**Lesetext:**
◆ ◆ ◆ ◆ ◆

3.3. Wirbelsäule [↑]
Die Halswirbelsäule zeigt entlang des
vorderen Längsbandes deutliche degenerative Veränderungen,
hiervon sind insbesondere die Halswirbelkörper 4, 5 und 6
betroffen. Der 7. Halswirbelkörper ist an der Vorderkante
zum 1. Brustwirbelkörper hin als kleine Knochenlippe ausgezogen
(Abb. 10). Die kleinen Gelenkflächen der Halswirbelkörper
sind annähernd frei von degenerativen Veränderungen.
Die Öffnungen für die Nackenarterien zeigen seitengleiche
Durchmesser ohne Zwischenstegbildungen.
Abb. 10: Seitliche Röntgenaufnahme der Halswirbelsäule.
Die Brustwirbelsäule weist in der Seitenaufnahme
geringe degenerative Veränderungen auf, bezogen auf den 4.
und 5. Brustwirbelkörper. Die Brustwirbelkörper 5 bis
12 zeigen jeweils annähernd in Wirbelkörpermitte geringe
Gefügeaufhellungen, wie bei beginnendem Knochenschwund (Osteoporose,
Abb. 11).
Abb. 11: Seitliche Röntgenaufnahme der Brustwirbelsäule.
Die Dornfortsätze weisen keinerlei Zeichen
alter Frakturen oder krankhafte Veränderungen auf. Die Lendenwirbelsäule
ist überwiegend frei von degenerativen Erkrankungen. Der
5. Lendenwirbelkörper zeigt keine Verwachsungen zum Kreuzbein.
Der gesamte Rückenmarkskanal der Wirbelsäule ist unauffällig.
3.4. Brustkorb [↑]
Die Rippen sind sämtlich frei von Zeichen
alter Frakturen oder Geschwulstumwandlungen. Die Ansatzstellen
zum jeweiligen Rippenknorpel sind teilweise etwas länglich
ausgezogen. Sie zeigen keine Zeichen einer Durchtrennung, wie
man sie bei der Eröffnung des Brustkorbes im Rahmen von Leichenöffnungen
typischerweise findet, dieses gilt auch für das Brustbein.

◆ ◆ ◆ ◆ ◆

**Datenauszug:**

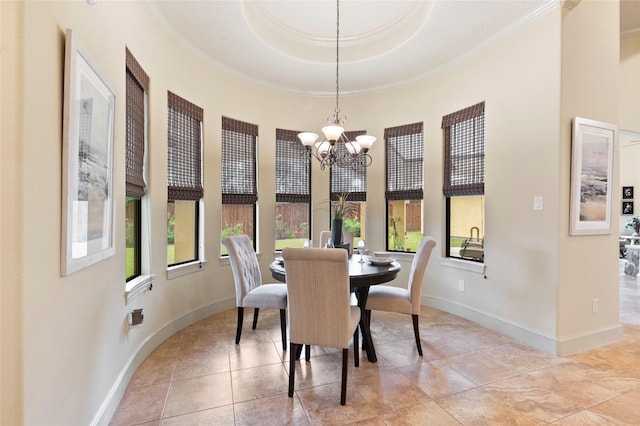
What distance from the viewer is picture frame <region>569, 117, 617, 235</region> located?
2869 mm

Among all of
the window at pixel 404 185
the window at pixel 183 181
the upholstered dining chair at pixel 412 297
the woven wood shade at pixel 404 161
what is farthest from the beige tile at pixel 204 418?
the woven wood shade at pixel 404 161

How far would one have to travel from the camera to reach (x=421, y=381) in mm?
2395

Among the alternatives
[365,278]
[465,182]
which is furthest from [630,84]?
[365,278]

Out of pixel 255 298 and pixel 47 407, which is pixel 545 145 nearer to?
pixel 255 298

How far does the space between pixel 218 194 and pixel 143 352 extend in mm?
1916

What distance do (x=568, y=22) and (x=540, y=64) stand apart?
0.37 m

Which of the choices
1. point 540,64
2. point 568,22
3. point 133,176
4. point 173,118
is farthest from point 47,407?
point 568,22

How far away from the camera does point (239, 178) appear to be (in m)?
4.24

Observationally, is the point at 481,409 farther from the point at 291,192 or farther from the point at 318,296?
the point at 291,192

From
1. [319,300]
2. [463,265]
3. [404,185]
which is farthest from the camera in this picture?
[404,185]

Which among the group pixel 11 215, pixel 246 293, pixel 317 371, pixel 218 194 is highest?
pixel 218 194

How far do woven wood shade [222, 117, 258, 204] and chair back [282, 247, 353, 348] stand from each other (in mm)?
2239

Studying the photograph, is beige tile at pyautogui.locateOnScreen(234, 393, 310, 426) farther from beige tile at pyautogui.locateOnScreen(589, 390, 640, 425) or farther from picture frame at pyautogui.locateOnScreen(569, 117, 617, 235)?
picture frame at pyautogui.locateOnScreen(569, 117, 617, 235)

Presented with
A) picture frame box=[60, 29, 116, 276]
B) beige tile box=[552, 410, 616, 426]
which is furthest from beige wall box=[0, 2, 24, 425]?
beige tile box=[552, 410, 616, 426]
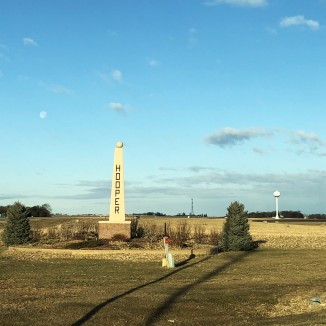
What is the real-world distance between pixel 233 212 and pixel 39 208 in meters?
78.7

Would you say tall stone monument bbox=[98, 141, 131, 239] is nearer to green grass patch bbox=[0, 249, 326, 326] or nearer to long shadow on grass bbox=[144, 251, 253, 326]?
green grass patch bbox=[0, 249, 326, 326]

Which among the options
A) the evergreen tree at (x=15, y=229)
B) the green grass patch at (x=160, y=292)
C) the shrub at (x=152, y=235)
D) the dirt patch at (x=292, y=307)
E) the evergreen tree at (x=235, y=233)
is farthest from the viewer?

◆ ◆ ◆ ◆ ◆

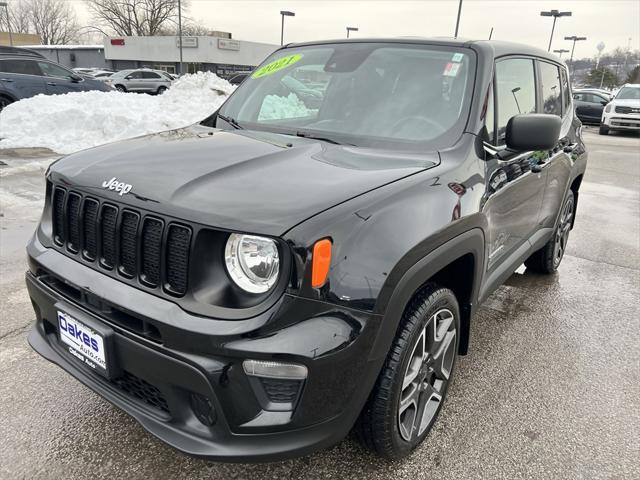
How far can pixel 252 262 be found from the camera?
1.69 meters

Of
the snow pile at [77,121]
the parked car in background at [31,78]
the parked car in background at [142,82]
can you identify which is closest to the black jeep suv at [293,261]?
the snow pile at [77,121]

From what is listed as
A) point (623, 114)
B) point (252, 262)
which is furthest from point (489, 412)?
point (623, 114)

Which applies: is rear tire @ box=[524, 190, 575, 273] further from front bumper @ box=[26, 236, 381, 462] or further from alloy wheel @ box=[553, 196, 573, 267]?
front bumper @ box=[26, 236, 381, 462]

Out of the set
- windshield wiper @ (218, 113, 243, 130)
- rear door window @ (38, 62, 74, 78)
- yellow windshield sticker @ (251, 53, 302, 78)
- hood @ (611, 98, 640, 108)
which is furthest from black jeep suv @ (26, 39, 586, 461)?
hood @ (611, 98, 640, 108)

◆ ◆ ◆ ◆ ◆

**Aufgabe A:** Welche Halswirbelkörper sind laut dem Lesetext über Wirbelsäule und Brustkorb besonders von degenerativen Veränderungen betroffen?
**Aufgabe B:** Schreibe den Lesetext über Wirbelsäule und Brustkorb im Anschluss an seinen letzten Satz weiter.

**Ergebnis A:** Die Halswirbelkörper 4, 5 und 6.

**Ergebnis B:**
Es hat einen anatomisch regelrechten Aufbau. Sämtliche Teile
des Brustbeines sind miteinander knöchern verwachsen. Die
Gelenkflächen zu den Schlüsselbeinen sind mit arthrotischen
Ausziehungen versehen. Die Schlüsselbeine sind frei von alten
und frischen Brüchen, sie sind relativ zierlich ausgebildet
und der Ansatz zum großen Kopfwendemuskel ist geringfügig
ausgezogen. Die Schulterblätter sind, bis auf kleine Anteile
der inneren Ränder, frei von Beschädigungen und krankhaften
Veränderungen.
3.5. Obere Extremitäten [↑]
Die Oberarme zeigen röntgenologisch eine
normale Knochenstruktur, die Knochennarben der ehemaligen Wachstumsfugen
an den Oberarmköpfen sind noch deutlich als Verdichtungen
zu erkennen. Alle Gelenkflächen sind frei von arthrotischen
Veränderungen. Gleiches gilt auch für die Speiche und
die Elle des linken Armes. Von der linken Hand sind die vier großen
Handgelenksknochen vorhanden sowie sämtliche Mittelhandknochen
und der Grundstrahl des Daumens. Die Knochen von Zeige- und Ringfinger
sind ebenso vollständig vorhanden und vom Kleinfinger die
beiden körperfernen Glieder. Die übrigen Handknochen
fehlen. An allen Handknochen liegen keine krankhaften Veränderungen
vor.
Bei der rechten Hand liegen ebenfalls die vier
größeren Handgelenksknochen vor sowie die Mittelhandknochen
von Zeige-, Mittel- und Ringfinger. Vom Kleinfinger ist lediglich
das Endglied vorhanden, vom Daumen das Grund- und Endglied. Alle
anderen Handknochen fehlen. Sämtliche Fingerknochen sind
frei von krankhaften Veränderungen.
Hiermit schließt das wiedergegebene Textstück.